**EXCERPT TO READ:**
↓

Attentive Listening Practice and Exercises

  • Be Do Notice Model
    • Learn the Be Do Notice Model for learning Better Listening skills!
  • PEACE Acronym 
    • (Sheet / Card) PEACE is an acronym to help you remember how to show up while listening: Present, Engaged, Aware, Curious, and Empathic. Choose a printable card to keep in your pocket or wallet OR a full-page sheet to reference while you’re learning!
  • Fly On The Wall Activity
    • In this activity you will watch and analyze a series of movie clips. The prompts that follow the clips will help you reflect on behaviors and patterns in conversation and their impact.
  • RRV Guide
    • Learn about the tool of Reflect, Reframe and Validate. If you’ve already been introduced, print this reference sheet to use as you’re learning!

©2018 Mark Stivers stiverscartoons.com

empathetic listening

Empathic

“The most basic of all human needs is the need to understand and be understood. The best way to understand people is to listen to them.” ― Ralph G. Nichols

Attention Intention Curiosity Awareness Authenticity Regulation How common?
Presence and focus on speaker, some on self To understand and connect with emotions Moderate to High Moderate to High Moderate to High Moderate to High Moderately Common

Beyond being Attentive to the content of a message, Empathic Listening goes a step further to connect with the emotional and nuanced experience of the speaker. The meaning derived from their message is enhanced by the understanding of its emotional context and significance. (Empathic Listening qualifies for the category of “Better Listening.” Check out our Better Listening page to learn more about it!)

This Simpsons clip shows Homer’s confusion with the difference between what is said and what is meant by his wife Marge.

According to author and science-journalist Daniel Goleman who focused much of his work on emotional intelligence, empathy can be broken down along three domains:

Cognitive Empathy

Understanding another person’s experience without needing to physically feel it.

A friend has lost their job. Because you have experienced something similar in the past, you understand that it is difficult without having to personally relive it.

You’re sitting with a child who is upset about losing a small toy. While you would not feel that level of emotional response in the same circumstances, you understand that it is a challenging situation for a child.

Your brother has gone under contract on his first home. You understand and appreciate how exciting that is for him.

Emotional Empathy

Feeling another person’s experience physically while not needing to cognitively understand it.

↑

**MATERIAL PROVIDED:**

↓

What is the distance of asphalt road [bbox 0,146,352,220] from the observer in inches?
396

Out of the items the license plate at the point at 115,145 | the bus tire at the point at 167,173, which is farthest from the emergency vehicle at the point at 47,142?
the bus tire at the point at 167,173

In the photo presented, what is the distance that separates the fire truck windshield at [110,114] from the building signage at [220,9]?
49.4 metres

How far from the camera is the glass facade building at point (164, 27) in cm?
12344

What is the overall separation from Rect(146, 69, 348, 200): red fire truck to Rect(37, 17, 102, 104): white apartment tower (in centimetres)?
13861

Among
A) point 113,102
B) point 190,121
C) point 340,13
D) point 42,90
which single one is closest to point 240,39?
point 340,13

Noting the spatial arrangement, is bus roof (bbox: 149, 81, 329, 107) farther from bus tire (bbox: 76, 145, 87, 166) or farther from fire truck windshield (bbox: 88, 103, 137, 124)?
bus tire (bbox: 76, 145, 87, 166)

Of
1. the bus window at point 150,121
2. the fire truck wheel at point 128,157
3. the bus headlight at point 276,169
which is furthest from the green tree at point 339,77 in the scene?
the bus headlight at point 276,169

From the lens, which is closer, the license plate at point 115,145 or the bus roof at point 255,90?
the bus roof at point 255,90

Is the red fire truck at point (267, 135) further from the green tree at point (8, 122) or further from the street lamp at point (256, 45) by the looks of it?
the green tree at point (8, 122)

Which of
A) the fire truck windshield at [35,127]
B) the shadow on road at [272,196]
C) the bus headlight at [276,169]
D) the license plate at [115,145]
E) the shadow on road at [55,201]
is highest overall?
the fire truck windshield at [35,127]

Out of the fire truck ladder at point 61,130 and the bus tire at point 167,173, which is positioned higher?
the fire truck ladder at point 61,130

↑

**ABOUT THIS EXERCISE:** Continue the text on empathic listening, picking up right after its last sentence.

**ANSWER FOR THIS EXERCISE:**
Your son has won his first college football game. While you have never played sports or been a part of a competitive team, you feel ecstatic in his presence after the game and connect with the joy he is feeling.

A close friend of yours has been cheated on. While you have never been cheated on and can’t fully understand the intricacies of the feeling, you see how impacted your friend is and physically feel their pain when they share their experience with you. You are moved to tears imagining being in their shoes.

A teacher you admire and have been studying under for a few years has been having health issues with their digestion. They cannot find a diagnosis and are consistently uncomfortable and struggling with their diet. While this is not something you have been through, you feel their frustration, exhaustion, and yearning for an answer and relief.

Compassionate Empathy

Understanding another’s perspective and being moved to help- also known as “Empathic Concern.”

A new coworker is struggling with the software at work and making repeated blunders. You remember being new and struggling as well and how you would have appreciated more guidance. You offer to show them some tips and tricks.

Your grandmother has passed away and your mother lives alone. You know that she will be grieving heavily and understand what the loss of a close loved-one feels like. You decide to go stay with her for a week and provide emotional support.

A friend has recently been injured in a car accident and may not be able to recover the use of their legs. While this is something you cannot fully understand since it hasn’t happened to you, you feel extreme loss and sadness when you imagine being in their position. You feel moved to support them by spending time with them and finding activities you can do together while they recover.

Of the three types, true Empathic Listening falls into the category of Compassionate Empathy. Both Cognitive and Emotional Empathy have their place in Empathic Listening, but they must be channelled through the filter of Empathic Concern to have the greatest impact for both the listener and the one being listened to. Otherwise, we risk Sympathizing instead of Empathizing.

Being Empathetic towards someone is different from being Sympathetic. Often when we want to support someone we react with Sympathy instead of Empathy. You can mistake Empathy for Sympathy by confusing Sympathy with Cognitive or Emotional Empathy. Author and speaker Brene’ Brown does an excellent job explaining the difference between Empathy and Sympathy in the following video.

Brené Brown on Empathy
Here she explains Sympathy in a Cognitively Empathic manner. Sympathy becomes a judgment of another person’s experience in which their experience gets minimized and/or invalidated.

Sympathy (Mistaken as Cognitive Empathy) Empathy (Compassionate that employs Cognitive)
You understand the circumstantial details of the speaker’s experience without connecting to the emotional material. This may lead to focusing on solutions or diminishing the experience from an “objective” standing. You are able to listen to their story and understand the circumstantial details of their experience, and you understand that the content is only part of the message’s meaning. You are able to relate by internally referencing relevant personal experience without imposing judgment or solutions on the speaker. You are willing to be vulnerable in doing so, without making it about you.
In the example from above in which a friend has lost their job and you understand what that is like, a sympathetic response to this would be to give them unsolicited advice or try to assure them that “It’s not that bad and you’ll figure it out.” A compassionate empathic response to your friend losing their job would be that you listen to their experience without making assumptions that it is exactly like your own. You may realize their experience is a bit different and could be compared to something else you have gone through. You focus on making space to listen to them without needing to fix the situation.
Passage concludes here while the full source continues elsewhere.